[What you will do]: Repeat word for word everything from the line containing "At what distance from the recording" down through the line containing "point (189, 178) <", including both of those lines.

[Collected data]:

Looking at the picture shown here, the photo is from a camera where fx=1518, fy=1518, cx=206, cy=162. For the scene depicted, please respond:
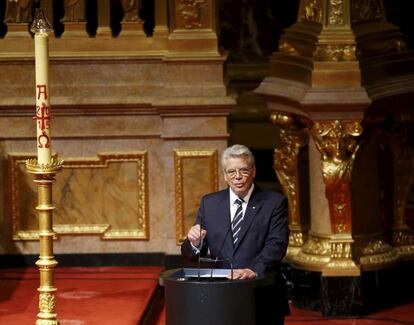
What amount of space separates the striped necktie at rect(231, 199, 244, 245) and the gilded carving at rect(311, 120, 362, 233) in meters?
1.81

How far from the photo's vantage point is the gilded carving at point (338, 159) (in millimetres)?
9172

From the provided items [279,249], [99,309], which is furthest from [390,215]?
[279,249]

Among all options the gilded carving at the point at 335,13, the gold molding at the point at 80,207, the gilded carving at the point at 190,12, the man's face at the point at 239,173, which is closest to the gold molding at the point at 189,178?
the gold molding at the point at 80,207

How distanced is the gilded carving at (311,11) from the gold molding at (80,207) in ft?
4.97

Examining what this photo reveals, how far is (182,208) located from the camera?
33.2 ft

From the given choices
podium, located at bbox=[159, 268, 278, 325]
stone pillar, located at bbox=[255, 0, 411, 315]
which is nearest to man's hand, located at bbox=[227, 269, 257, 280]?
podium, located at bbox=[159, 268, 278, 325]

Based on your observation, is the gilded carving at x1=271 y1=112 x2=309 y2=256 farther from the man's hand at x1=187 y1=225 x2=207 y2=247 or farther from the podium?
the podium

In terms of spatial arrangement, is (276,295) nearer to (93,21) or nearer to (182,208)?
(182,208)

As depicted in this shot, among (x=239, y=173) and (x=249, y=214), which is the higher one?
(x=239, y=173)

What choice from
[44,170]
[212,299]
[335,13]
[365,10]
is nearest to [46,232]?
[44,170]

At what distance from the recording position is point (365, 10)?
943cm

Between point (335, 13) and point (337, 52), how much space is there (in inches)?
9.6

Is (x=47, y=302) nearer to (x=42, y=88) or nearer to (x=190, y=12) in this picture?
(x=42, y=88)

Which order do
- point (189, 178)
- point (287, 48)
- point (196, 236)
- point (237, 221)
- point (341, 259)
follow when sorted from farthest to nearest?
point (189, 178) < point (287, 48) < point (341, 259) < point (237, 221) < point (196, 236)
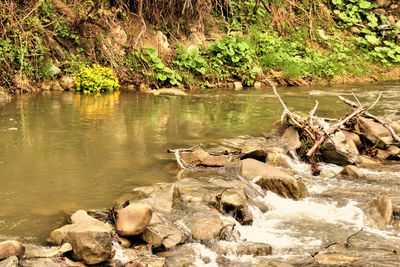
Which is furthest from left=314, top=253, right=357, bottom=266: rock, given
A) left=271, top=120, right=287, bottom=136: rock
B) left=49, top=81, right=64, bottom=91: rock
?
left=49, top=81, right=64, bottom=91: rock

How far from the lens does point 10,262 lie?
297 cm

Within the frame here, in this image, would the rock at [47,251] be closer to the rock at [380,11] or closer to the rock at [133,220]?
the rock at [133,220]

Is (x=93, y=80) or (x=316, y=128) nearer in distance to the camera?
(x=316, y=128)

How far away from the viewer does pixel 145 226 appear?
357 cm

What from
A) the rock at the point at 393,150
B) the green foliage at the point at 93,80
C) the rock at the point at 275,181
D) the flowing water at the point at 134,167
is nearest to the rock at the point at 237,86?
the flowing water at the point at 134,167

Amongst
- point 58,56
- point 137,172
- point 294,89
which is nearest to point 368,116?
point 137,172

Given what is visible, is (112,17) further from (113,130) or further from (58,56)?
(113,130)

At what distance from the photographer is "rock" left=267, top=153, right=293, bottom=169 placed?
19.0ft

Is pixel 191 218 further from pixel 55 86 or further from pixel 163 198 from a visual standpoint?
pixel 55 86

--

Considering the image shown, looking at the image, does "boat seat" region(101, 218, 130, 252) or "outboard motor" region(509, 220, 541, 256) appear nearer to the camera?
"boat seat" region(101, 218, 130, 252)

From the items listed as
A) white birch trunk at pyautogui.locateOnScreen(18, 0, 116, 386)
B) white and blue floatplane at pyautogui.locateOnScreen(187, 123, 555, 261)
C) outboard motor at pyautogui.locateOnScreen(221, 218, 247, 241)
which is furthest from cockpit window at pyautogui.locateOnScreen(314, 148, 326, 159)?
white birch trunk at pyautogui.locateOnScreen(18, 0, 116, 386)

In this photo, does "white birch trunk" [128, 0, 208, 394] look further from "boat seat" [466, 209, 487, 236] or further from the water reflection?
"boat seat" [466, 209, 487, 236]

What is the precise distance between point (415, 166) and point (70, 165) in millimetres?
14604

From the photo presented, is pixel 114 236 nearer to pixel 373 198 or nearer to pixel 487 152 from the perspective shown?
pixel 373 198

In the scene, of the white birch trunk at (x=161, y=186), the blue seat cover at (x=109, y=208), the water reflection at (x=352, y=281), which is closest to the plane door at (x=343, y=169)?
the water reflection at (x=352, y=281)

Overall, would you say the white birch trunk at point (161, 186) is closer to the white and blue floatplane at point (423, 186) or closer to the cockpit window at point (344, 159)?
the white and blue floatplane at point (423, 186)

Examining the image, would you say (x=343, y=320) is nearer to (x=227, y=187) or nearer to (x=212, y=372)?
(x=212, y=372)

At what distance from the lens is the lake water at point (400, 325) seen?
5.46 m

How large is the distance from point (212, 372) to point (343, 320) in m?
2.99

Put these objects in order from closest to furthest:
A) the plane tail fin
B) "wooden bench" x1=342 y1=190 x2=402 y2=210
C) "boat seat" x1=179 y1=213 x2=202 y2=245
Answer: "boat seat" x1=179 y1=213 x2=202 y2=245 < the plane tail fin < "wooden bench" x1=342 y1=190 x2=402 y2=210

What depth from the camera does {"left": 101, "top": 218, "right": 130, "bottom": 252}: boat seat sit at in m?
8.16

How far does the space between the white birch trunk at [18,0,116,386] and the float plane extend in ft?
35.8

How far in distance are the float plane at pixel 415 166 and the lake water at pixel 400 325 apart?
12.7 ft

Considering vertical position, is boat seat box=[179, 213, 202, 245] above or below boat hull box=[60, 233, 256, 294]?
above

==

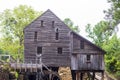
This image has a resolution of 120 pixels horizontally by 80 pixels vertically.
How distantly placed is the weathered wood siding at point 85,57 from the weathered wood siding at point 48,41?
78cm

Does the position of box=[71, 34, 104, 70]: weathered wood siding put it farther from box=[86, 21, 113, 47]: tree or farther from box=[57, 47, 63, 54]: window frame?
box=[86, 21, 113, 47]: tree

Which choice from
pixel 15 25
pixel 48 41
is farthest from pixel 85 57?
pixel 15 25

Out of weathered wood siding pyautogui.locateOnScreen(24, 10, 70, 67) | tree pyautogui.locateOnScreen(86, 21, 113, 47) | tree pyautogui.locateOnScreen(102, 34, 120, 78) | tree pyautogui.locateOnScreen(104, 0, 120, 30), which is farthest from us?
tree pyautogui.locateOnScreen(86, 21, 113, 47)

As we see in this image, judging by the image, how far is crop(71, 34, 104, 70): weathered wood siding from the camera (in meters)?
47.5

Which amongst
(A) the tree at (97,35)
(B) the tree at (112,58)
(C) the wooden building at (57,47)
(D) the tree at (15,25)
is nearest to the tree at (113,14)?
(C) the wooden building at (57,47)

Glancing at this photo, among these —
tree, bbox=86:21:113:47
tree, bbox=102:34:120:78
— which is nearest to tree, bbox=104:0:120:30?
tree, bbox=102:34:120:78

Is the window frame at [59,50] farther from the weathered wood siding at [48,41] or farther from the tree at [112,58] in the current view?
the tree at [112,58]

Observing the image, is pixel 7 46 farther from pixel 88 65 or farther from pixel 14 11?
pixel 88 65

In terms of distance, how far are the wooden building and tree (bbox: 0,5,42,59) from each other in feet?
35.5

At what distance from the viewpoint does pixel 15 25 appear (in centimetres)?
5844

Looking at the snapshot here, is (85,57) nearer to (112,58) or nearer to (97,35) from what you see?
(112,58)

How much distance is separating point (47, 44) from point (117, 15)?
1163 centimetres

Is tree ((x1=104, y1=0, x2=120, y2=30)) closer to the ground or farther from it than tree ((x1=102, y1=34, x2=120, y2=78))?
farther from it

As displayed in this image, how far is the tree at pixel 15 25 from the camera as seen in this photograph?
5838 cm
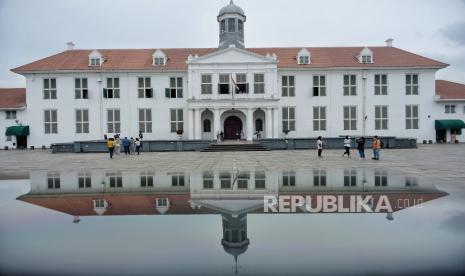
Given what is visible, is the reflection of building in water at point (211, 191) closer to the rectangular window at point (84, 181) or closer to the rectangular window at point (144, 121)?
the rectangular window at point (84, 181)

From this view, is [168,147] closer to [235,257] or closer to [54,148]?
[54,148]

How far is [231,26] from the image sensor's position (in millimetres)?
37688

[Reply to the exercise]:
At what distance from the recording position is point (365, 10)?
943cm

Between point (335, 13) and point (337, 52), how much space is there (in inches)?
9.6

Is (x=47, y=302) nearer to (x=42, y=88) or nearer to (x=190, y=12) in this picture?
(x=42, y=88)

Which order do
- point (189, 178)
- point (287, 48)
- point (196, 236)
- point (237, 221)
- point (341, 259)
follow when sorted from farthest to nearest?
point (189, 178) < point (287, 48) < point (341, 259) < point (237, 221) < point (196, 236)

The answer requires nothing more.